Exercise goal
What is needed is an exact copy of the data that follows.

Start of Data section

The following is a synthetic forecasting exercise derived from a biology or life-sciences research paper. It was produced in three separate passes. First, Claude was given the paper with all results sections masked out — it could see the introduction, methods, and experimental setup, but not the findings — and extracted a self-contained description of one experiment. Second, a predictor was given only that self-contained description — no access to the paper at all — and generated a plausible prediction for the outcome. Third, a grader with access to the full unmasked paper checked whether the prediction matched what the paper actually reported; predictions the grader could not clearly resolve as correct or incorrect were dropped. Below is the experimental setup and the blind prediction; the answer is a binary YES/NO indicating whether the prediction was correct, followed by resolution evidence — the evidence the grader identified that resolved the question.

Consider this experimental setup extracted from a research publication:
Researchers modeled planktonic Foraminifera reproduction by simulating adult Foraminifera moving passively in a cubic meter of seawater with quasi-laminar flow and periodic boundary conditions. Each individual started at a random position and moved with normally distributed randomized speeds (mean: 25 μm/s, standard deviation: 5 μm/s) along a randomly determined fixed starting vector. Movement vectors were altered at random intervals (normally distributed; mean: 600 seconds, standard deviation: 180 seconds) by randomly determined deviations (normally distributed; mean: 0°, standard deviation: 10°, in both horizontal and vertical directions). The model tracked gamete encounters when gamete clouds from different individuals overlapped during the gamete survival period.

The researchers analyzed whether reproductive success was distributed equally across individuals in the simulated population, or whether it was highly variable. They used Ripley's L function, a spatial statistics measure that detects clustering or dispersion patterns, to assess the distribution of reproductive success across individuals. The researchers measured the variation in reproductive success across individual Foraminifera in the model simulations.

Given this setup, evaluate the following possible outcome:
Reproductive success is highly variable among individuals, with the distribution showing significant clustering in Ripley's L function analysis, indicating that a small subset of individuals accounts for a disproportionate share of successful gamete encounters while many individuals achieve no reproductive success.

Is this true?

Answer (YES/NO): NO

End of Data section

Your solution
The following is a synthetic forecasting exercise derived from a biology or life-sciences research paper. It was produced in three separate passes. First, Claude was given the paper with all results sections masked out — it could see the introduction, methods, and experimental setup, but not the findings — and extracted a self-contained description of one experiment. Second, a predictor was given only that self-contained description — no access to the paper at all — and generated a plausible prediction for the outcome. Third, a grader with access to the full unmasked paper checked whether the prediction matched what the paper actually reported; predictions the grader could not clearly resolve as correct or incorrect were dropped. Below is the experimental setup and the blind prediction; the answer is a binary YES/NO indicating whether the prediction was correct, followed by resolution evidence — the evidence the grader identified that resolved the question.

Consider this experimental setup extracted from a research publication:
Researchers modeled planktonic Foraminifera reproduction by simulating adult Foraminifera moving passively in a cubic meter of seawater with quasi-laminar flow and periodic boundary conditions. Each individual started at a random position and moved with normally distributed randomized speeds (mean: 25 μm/s, standard deviation: 5 μm/s) along a randomly determined fixed starting vector. Movement vectors were altered at random intervals (normally distributed; mean: 600 seconds, standard deviation: 180 seconds) by randomly determined deviations (normally distributed; mean: 0°, standard deviation: 10°, in both horizontal and vertical directions). The model tracked gamete encounters when gamete clouds from different individuals overlapped during the gamete survival period.

The researchers analyzed whether reproductive success was distributed equally across individuals in the simulated population, or whether it was highly variable. They used Ripley's L function, a spatial statistics measure that detects clustering or dispersion patterns, to assess the distribution of reproductive success across individuals. The researchers measured the variation in reproductive success across individual Foraminifera in the model simulations.

Given this setup, evaluate the following possible outcome:
Reproductive success is highly variable among individuals, with the distribution showing significant clustering in Ripley's L function analysis, indicating that a small subset of individuals accounts for a disproportionate share of successful gamete encounters while many individuals achieve no reproductive success.

Is this true?

Answer (YES/NO): NO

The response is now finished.